PASSAGE FOR REVIEW:
Those are not, of course, always the responses, but it is true that being widowed forces people to deal with their intense personal grief and the nightmare of trying to build a new life. This AARP program has received a tremendous response -- within a few weeks 350 people called. The program has grown from three groups to nine, and they are looking for facilitators and meeting places to add more. Young widoweds meet at 10 a.m. Thursdays, St. Paul Presbyterian Church, 7200 Bellaire Blvd.; daytime support meetings, 1:30 p.m., St. Paul Presbyterian Church, 7200 Bellaire Blvd.; evening support meetings, 7:30 p.m., Bellaire Presbyterian Church, 5001 Bellaire. Call 774-6845 for details about meetings or facilitator training sessions.
Savage Inequalities: Children in America's Schools In a lecture with the same title as his book, author Jonathan Kozol will do more work toward making Americans face the problems in our schools. The education activist will appear as the keynote speaker for the "Excellence and Equity in Education" conference. A panel discussion follows Kozol's address. This program is open to the public. 9 a.m.-noon, University of Houston Hilton, Grand Ballroom, entrance 1 off Calhoun, 529-3305. Free.
The 23rd Houston International Festival Sbandieratori, flag-wavers from Sansepolcro, Italy, herald the beginning of the festival's outdoor celebrations, stages and markets. There is no way to see it all -- the outdoor action covers 20 blocks downtown, features almost 2,000 performers, food and, of course, beverages so no one gets parched tromping from event to event in the bright spring sun. Do your best to see as much as possible.
Italy is the honored country this year, so Italian paintings and prints are on display downtown at Texaco Heritage Plaza, Tranquillity Park and the First Interstate Bank Plaza. Commedia dell'arte masks are up at the public library, and "Scala Diva" is in the Wortham Center foyer. Beppe Gambetta, Peppino D'Agostino and Italian jazz artist Enrico Rava will play on the Italy '94 Stage, sharing time with Pupi Siciliano and Teatro Tascabile si Bergamo -- who dance on stilts. Then, too, there will be all-American foods and crafts, and Viva Tejano foods and crafts, and Oriental delights and African jewelry and Cajun waltzes. The festival continues through May 1. The best bet is to take a bus downtown, as parking is well-nigh impossible. For day-to-day details and information, call 654-8808.

AVAILABLE DATA:
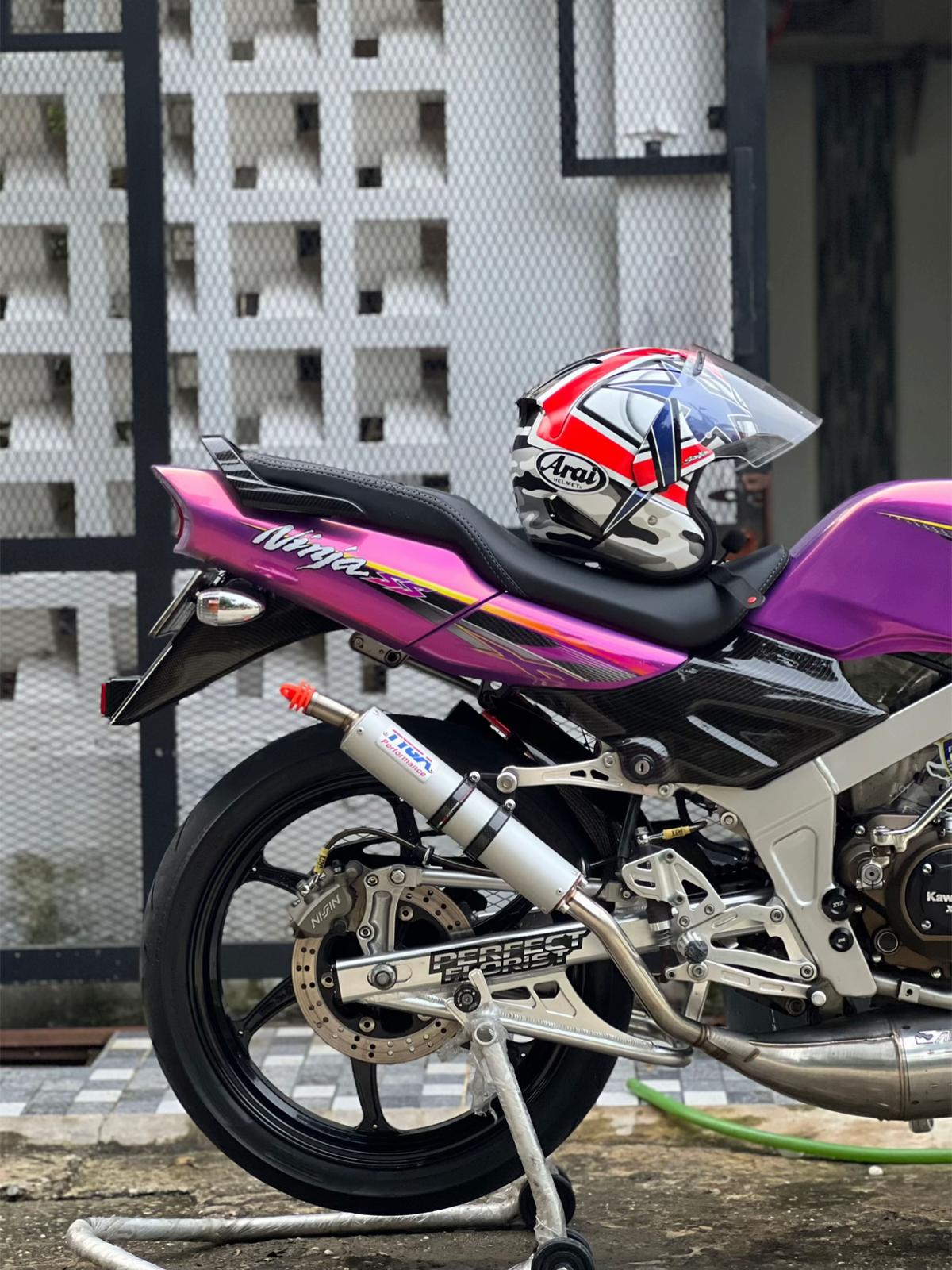 KN 150 R Modifikasi Purple_12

INSTRUCTION A: Return the passage of the events roundup that begins at the words "The 23rd Houston" and stops after the words "much as possible.".
INSTRUCTION B: Summarize the events roundup in three sentences.
INSTRUCTION C: Write what comes next in the events roundup, starting after its final sentence.

OUTPUT A:
The 23rd Houston International Festival Sbandieratori, flag-wavers from Sansepolcro, Italy, herald the beginning of the festival's outdoor celebrations, stages and markets. There is no way to see it all -- the outdoor action covers 20 blocks downtown, features almost 2,000 performers, food and, of course, beverages so no one gets parched tromping from event to event in the bright spring sun. Do your best to see as much as possible.

OUTPUT B: An AARP program for widowed people received 350 calls within a few weeks and has grown from three groups to nine, with meetings held at St. Paul Presbyterian Church and Bellaire Presbyterian Church. Education activist Jonathan Kozol will give the keynote address at the free "Excellence and Equity in Education" conference at the University of Houston Hilton, followed by a panel discussion. The 23rd Houston International Festival honors Italy this year and runs through May 1, covering 20 downtown blocks with almost 2,000 performers, art displays, foods and crafts.

OUTPUT C:
Meet master mountain climber Lou Whittaker Whittaker, the first to lead a successful expedition up the "north col" route up Mount Everest, will present a slide show and lecture about his adventures up high and often in hideously cold climes. The 64-year-old climber has done all the major climbs, plus a few unique exploits. In addition to planning his own expeditions, Whittaker works to promote mountaineering and to educate enthusiasts. 7-9 p.m. Whole Earth Provision Company, 6560 Woodway, 467-0234. Free.
Oblivion Meet Catwoman and Mr. Sulu! The WorldFest-Houston film festival brings reels and platters of fine new art and little gems like this. Director Sam Irwin has generally behaved himself, having worked with Brian DePalma on conventional spookies and producing Sticky Fingers for Melanie Mayron and Catlin Adams. Out on his own, Irwin directed Guilty as Charged, with Rod Steiger and Lauren Hutton.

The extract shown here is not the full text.